For an alternate way to compare output, here are the results of a "ceiling-bounce" test in a small windowless room, with my light meter on the floor near the base of the light (which is shining upward in candle-mode), all on 2650mAh NiMH:
Jet-I PRO (R2): 5.1 lux
NiteCore DI (Q5) Shipping: 4.8 lux
NiteCore DI (Q5) Pre-Production: 5.1 lux
L1DCE (Q5): 4.1 lux
So despite the fact that my milk carton lightbox shows initial overall output is the same between the Jet-I PRO and NiteCore DI, the ceiling bounce shows a slight advantage to the Jet-I PRO. Note, however, that there is no difference compared to my pre-production NiteCore DI.
- Maximum output on the Jet-I PRO is comparable to the NiteCore DI on all battery types. Runtimes are also comparable, except on alkaline where the Jet-I PRO underperforms somewhat.
- Med and Lo output levels of the Jet-I PRO are slightly higher than Fenix L1D or Dmini, but not by much. Runtime is typically inferior to the other 1AA lights, however.
- Regulation is very good on all rechargeable battery types. Like the NiteCore DI, it’s clear that this light was designed to excel on rechargeables (NiMH and Li-ion).
- Runtime on alkaline is very poor at all levels, compared to other 1AA lights (especially on Lo).
- Runtime on Energizer e2 lithiums is also lower than other lights.
- Excellent maximum output and throw on all battery types. This is the best throwing 1AA light I have ever tested.
- Runtimes on Hi are excellent on rechargeable battery types, considering the output.
- Output and runtime on 14500 is very good, with output somewhat brighter than regular batteries (although not the brightest I’ve seen – on 14500, Fenix and JetBeam models are brighter, but shorter lasting).

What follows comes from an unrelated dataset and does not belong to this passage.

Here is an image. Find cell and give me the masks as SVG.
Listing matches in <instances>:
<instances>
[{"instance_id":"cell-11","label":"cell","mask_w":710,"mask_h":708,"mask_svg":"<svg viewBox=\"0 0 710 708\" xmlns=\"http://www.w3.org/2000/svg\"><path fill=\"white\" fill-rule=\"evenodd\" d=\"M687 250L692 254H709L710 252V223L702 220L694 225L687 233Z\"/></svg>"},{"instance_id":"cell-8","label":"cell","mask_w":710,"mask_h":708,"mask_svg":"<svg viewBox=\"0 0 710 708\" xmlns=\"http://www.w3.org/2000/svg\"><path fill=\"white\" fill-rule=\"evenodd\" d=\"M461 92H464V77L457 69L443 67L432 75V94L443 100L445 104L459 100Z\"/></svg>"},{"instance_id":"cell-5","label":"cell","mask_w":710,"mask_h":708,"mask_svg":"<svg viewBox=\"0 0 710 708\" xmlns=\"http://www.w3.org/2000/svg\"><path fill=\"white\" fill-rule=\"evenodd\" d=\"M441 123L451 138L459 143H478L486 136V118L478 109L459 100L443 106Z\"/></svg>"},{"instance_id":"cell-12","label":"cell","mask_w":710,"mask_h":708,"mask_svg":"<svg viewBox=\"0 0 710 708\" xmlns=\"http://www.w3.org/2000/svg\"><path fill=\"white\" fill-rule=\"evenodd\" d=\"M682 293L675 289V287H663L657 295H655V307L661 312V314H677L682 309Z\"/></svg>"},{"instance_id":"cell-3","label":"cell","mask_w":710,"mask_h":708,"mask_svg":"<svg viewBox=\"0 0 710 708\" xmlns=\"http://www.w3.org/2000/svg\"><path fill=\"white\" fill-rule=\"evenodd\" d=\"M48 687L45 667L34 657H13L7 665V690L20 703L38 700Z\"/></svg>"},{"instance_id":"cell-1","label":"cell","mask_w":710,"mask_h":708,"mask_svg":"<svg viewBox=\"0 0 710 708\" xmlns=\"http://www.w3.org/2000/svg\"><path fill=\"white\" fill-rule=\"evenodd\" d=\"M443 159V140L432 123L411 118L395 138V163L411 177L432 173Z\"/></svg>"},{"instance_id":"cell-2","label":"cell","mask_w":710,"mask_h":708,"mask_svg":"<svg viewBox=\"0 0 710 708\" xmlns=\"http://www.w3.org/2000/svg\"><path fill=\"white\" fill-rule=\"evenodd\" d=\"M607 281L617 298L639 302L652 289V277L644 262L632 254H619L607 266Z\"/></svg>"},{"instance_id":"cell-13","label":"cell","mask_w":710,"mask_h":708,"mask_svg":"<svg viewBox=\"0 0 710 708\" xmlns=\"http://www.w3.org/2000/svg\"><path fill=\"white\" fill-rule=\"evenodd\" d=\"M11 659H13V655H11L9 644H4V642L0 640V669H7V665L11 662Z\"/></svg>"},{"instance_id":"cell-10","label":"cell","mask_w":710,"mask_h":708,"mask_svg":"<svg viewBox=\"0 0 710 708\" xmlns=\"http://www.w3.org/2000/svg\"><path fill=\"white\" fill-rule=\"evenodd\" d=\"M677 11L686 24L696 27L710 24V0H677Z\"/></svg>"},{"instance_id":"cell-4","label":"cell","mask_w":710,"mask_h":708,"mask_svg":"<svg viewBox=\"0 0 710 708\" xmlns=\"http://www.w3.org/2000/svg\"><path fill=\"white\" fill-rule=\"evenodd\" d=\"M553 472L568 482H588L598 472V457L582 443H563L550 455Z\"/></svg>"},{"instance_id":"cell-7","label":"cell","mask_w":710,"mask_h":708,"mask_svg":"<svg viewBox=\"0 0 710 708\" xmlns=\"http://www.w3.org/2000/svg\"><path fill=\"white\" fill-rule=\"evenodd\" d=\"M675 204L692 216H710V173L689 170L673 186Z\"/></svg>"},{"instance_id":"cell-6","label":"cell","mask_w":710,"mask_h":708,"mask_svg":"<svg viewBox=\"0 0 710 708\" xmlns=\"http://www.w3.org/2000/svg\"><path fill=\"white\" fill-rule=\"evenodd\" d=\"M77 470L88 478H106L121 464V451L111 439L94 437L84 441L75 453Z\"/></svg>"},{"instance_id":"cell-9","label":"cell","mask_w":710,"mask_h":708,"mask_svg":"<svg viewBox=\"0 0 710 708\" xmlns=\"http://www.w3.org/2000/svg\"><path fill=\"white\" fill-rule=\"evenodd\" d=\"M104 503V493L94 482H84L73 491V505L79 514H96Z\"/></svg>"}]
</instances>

- Regulated output on rechargeable battery types in all output modes is very good (e.g. unlike Fenix or earlier JetBeam lights on 14500, where you loose low modes)
- Efficiency on Med-Lo mode is significantly lower than the competition. Further, there’s an issue with 14500 on Med having both lower output and lower runtime than Hi - this needs to be fixed.
EDIT: JetBeam has informed me that they plan to fix the Med-14500 issue for the next batch of lights.
- Runtimes on alkaline are very poor compared to the competition in 1AA format (especially on Lo). Similarly, there is lower runtime on Energizer e2 lithium (L91) compared to the competition.
- Output levels of Med-Lo should both be reduced from current levels.
- Tint shifting between modes is a potential issue that needs to be explored further.
- The user interface is vastly improved over earlier JetBeam models.
- Build quality on my sample is very high, best I’ve seen from JetBeam so far. Only complaint is the tailcap spring - seems to be under a lot of pressure with longer batteries (e.g. protected 14500), and I've had a few instances now of it getting pinched to one side when changing batteries (i.e. part of spring seems to get temporarily caught under the plastic switch retaining ring). No real problem so far, but I suspect this is the weakest link in the light for long-term use.
A final comment: there’s been some backlash about the output levels on Med-Lo for this light, and their relatively poor efficiency. I agree efficiency definitely needs to be improved, and I personally like a lower low mode. But it’s important to note that the Jet-I Pro is designed to be a thrower, and its output levels are not that far off from the classic pocket thrower: the Dmini-D.
IMO, this light is a step in the right direction for a 1AA thrower. However, it could use a lowering of output levels in Med-Lo, and more importantly it needs an improvement in efficiency on lower modes. Oh, and a tailcap lock-out feature would be nice.